Paul also did memorable singing impressions of the likes of Frank Sinatra and Sammy Davis Jnr among many others.
Northern Irish entertainer Jimmy said on social media: “Sad to hear of the passing of one of showbiz’s finest comedians and impressionists the great Paul Melba.
‘Great entertainer and gentlemen‘
“Known for his classy mimicking of the great stars from the Golden Age of Hollywood, alongside his acclaimed James Mason voice, amongst others!
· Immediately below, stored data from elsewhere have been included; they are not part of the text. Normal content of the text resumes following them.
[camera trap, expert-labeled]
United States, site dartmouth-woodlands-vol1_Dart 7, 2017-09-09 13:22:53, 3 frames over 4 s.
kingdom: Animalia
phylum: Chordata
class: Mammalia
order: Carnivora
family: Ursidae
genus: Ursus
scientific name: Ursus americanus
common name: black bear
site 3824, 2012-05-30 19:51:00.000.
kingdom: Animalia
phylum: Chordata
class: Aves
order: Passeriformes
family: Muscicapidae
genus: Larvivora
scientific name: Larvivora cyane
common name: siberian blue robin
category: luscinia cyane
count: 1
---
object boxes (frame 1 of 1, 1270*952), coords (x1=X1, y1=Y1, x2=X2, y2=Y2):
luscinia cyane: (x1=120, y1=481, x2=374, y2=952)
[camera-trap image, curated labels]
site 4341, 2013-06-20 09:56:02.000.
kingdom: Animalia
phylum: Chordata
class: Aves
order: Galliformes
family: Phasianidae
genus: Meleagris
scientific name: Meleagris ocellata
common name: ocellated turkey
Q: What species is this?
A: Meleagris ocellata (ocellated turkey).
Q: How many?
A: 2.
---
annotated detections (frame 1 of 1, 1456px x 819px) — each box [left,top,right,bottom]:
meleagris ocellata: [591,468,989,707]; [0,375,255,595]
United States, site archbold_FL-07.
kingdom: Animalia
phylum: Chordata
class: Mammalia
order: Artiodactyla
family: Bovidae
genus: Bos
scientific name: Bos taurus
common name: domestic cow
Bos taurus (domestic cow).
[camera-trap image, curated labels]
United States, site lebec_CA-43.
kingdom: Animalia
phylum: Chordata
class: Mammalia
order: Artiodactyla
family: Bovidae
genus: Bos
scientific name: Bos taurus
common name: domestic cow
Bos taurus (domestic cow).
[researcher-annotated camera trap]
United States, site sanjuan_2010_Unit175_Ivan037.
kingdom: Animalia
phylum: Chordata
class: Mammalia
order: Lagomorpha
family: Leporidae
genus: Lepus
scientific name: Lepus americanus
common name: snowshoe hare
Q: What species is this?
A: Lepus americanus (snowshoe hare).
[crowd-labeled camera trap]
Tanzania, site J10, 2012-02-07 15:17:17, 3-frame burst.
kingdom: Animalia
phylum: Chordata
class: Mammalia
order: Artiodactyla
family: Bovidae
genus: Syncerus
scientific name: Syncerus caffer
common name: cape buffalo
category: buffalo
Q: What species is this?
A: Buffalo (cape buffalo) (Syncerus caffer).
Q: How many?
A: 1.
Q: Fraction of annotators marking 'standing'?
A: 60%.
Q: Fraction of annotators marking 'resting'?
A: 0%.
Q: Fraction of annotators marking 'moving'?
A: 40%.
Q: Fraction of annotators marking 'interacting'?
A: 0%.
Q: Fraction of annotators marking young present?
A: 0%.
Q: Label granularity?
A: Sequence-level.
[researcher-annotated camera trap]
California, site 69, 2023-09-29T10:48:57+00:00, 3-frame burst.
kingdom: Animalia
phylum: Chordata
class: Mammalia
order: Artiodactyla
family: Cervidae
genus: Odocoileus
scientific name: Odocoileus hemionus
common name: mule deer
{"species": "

R.I.P.”
Jimmy’s post prompted tributes from others.
:: Met him once lovely talented man Jimmy will be greatly missed!
:: A great entertainer and gentlemen, RIP
Paul’s daughter, Kate Richards, 50, organised the fundraiser, saying: “I am so sad to say that my Father passed away peacefully at his home in Spain on the 10th of August.
“Unfortunately his financial circumstances were not great and he left no will.
‘Dad would have been so overwhelmed’
“I am sorry to say that we are struggling to find the money to cremate my Father and need to raise the funds to do this due to our own personal financial circumstances.
“Anything you can donate would help towards easing the financial responsibility which has been placed solely with me.
“Many thanks for anything you can spare.
The target was £3,000 and Kate posted again several days later.
She said: “Thank you so much for all of your help, Dad would have been so overwhelmed.
“We have reached the goal with further donations from The Royal Variety Charity & The Water Rats charity.”